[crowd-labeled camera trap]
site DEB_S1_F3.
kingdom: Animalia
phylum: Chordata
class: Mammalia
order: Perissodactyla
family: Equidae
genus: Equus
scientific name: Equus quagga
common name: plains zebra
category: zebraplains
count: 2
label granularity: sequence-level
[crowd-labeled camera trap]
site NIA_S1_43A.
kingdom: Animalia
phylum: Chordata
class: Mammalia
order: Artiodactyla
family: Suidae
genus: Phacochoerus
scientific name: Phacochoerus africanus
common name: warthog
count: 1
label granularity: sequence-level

==

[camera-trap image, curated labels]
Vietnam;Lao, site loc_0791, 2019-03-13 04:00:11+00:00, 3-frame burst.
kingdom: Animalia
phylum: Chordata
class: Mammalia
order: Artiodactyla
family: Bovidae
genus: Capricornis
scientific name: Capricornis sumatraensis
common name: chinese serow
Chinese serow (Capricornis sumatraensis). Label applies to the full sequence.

...

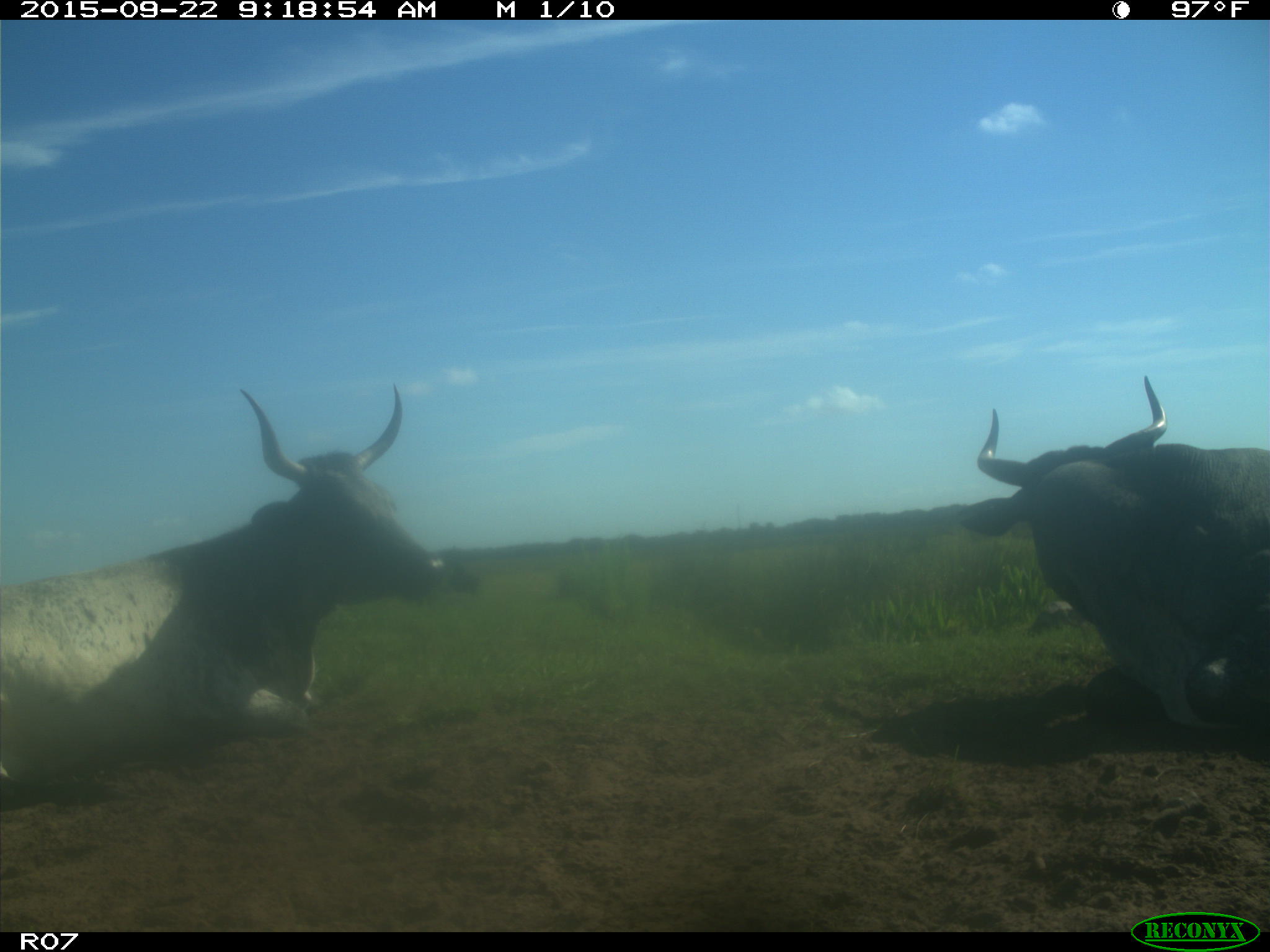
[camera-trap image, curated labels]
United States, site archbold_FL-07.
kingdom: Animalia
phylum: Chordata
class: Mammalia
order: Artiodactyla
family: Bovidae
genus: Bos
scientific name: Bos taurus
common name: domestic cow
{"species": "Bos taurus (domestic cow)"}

What to produce :: Work through the records line by line and tally those with the word "site". Report only the total.

Reply to the task :: 4